Nobuo Takata received his Doctoral degree from the Institute for Functional Materials Science from Kyushu University. He has an extensive industrial experience while working at Fuji X-Ray and as an Engineer at the Institute of Industrial Science, Kyushu University. He is currently working as a technical specialist at Kyushu University Graduate School of Science and Engineering. His research work extends from the detection of spontaneous combustion and gas protrusion in coal mines, to the condensation phenomena of CFCs, to research on immersion boiling and cooling of chips with micro-pin fins. At present, he is working on the vapor compression heat pump cycles utilizing refrigerant mixtures with CO2 as well as low GWP alternatives.

Yukihiro Higashi

Yukihiro Higashi is a Professor at the Research Center for Next Generation Refrigerant Properties (NEXT-RP), International Institute for Carbon-Neutral Energy Research(I2CNER), Kyushu University, Japan. He received his Ph.D. from Keio University, Yokohama, Japan in 1986. Since 1987, he got the position of Assistant Professor at Iwaki Meisei University, Fukushima, Japan. In 2000, he became a Professor at the Iwaki Meisei University and he has been in his current position at Kyushu University since 2016. In 1998, he was a guest researcher of Thermophysical Properties Division, National Institute of Standards and Technology(NIST), Boulder, Colorado, USA. His career in research is focused on thermophysical property measurements of refrigerants and their mixtures, especially the measurement of critical point, PvT properties, vapor-liquid equilibrium and surface tension. He had been awarded Sadi Carnot Awards by the International Institute of Refrigeration (IIR), Asian Academic Award by JSRAE(Japan), CAR(China), SAREK(Korea) and Best Paper Awards 2009/2010 and 2014/2015 by International Journal of Refrigeration (Elsevier).
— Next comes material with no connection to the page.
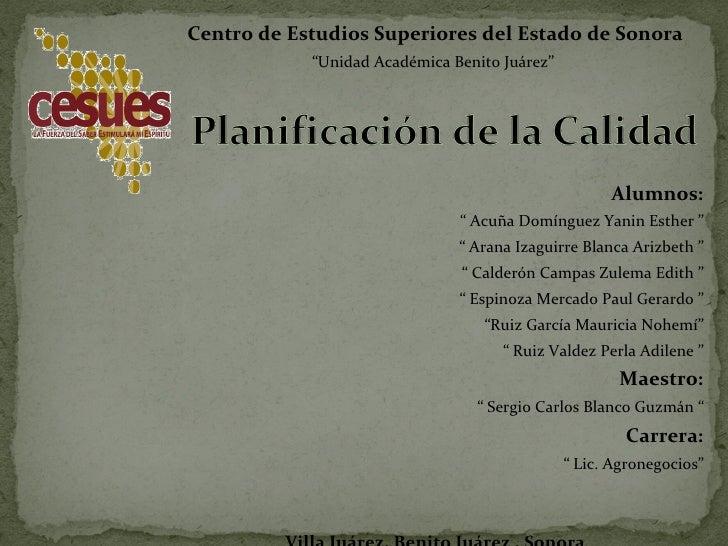 """Centro de Estudios Superiores del Estado de Sonora """" Unidad Académica Benito Juárez""""  Alumnos: """"  Acuña Domínguez Yanin Es..."""
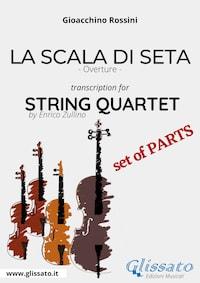 La Scala di Seta (overture) String Quartet - Set of parts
He has been the member of countless refrigeration and mechanical engineering organizations such as JSRAE, JSME, JSTP and HTSJ. He is currently focusing on research regarding thermophysical property measurements of low Global Warming Potentials (GWPs) refrigerants.

Kyaw Thu

Kyaw Thu is an Associate Professor in the Department of Advanced Environmental Science and Engineering, Faculty of Engineering Sciences, Kyushu University. He completed his Ph.D. degree at the National University of Singapore (NUS) in 2010. His research interest includes heat and mass transfer in processes, adsorption science and technology, HVAC&R systems, thermophysical properties of refrigerants and numerical techniques for process simulation. Currently, he is serving as an Executive Editor of the Evergreen - Joint Journal of Novel Carbon Resource Sciences & Green Asia Strategy. He has published more than 100 peer-reviewed international journal papers and several conference papers. One of his papers has been recognized as one of the most cited articles in the International Journal of Refrigeration (IJR) since 2012.